___ Stored records ___
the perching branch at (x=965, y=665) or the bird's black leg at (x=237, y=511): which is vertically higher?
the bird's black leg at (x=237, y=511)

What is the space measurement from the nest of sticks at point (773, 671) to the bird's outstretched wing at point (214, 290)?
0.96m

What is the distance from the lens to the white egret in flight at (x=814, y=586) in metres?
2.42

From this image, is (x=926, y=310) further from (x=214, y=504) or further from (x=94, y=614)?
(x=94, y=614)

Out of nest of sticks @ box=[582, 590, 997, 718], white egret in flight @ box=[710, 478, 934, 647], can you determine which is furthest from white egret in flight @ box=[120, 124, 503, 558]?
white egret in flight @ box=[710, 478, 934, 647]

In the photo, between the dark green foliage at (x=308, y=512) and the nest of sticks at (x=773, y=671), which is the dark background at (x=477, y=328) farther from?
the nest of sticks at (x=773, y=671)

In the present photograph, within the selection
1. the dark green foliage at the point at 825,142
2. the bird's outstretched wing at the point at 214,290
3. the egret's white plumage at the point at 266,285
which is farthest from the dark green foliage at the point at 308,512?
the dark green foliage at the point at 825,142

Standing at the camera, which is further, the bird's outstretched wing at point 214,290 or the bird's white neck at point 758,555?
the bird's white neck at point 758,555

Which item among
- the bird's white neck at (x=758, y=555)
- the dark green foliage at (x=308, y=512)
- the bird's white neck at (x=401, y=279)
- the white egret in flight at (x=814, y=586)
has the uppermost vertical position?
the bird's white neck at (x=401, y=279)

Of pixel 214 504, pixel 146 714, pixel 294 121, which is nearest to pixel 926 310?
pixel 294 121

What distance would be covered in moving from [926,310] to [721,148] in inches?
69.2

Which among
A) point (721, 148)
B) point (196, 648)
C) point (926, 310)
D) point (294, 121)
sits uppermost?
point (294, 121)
___
- [What this task involves]:
Copy all of the entries above word for word, keeping their original order and line breaks.

- [Response below]:
the perching branch at (x=965, y=665) or the bird's black leg at (x=237, y=511): which is vertically higher?
the bird's black leg at (x=237, y=511)

What is the space measurement from the nest of sticks at point (773, 671) to the bird's outstretched wing at point (214, 290)?
0.96m

What is the distance from the lens to the white egret in flight at (x=814, y=586) in metres?
2.42

From this image, is (x=926, y=310) further from (x=214, y=504) or further from (x=94, y=614)?
(x=94, y=614)

Out of nest of sticks @ box=[582, 590, 997, 718], white egret in flight @ box=[710, 478, 934, 647], can you determine which is furthest from white egret in flight @ box=[120, 124, 503, 558]?
white egret in flight @ box=[710, 478, 934, 647]

In the photo, between the dark green foliage at (x=308, y=512) and the nest of sticks at (x=773, y=671), which is the dark background at (x=477, y=328) farther from?
the nest of sticks at (x=773, y=671)

In the present photograph, within the selection
1. the dark green foliage at the point at 825,142
2. the bird's outstretched wing at the point at 214,290
3. the egret's white plumage at the point at 266,285
which is farthest from the dark green foliage at the point at 308,512?
the dark green foliage at the point at 825,142

Standing at the camera, which is further, the bird's outstretched wing at point 214,290 or the bird's white neck at point 758,555?
the bird's white neck at point 758,555

Which item among
- the bird's white neck at (x=758, y=555)
- the dark green foliage at (x=308, y=512)
- the bird's white neck at (x=401, y=279)
- the white egret in flight at (x=814, y=586)
has the uppermost vertical position?
the bird's white neck at (x=401, y=279)

Of pixel 214 504, pixel 146 714, pixel 294 121, which is nearest to pixel 926 310?
pixel 294 121

What distance would be covered in moving from [926,310] to [721,148] in inches?
69.2

Which among
A) point (721, 148)
B) point (196, 648)
C) point (926, 310)
D) point (294, 121)
sits uppermost?
point (294, 121)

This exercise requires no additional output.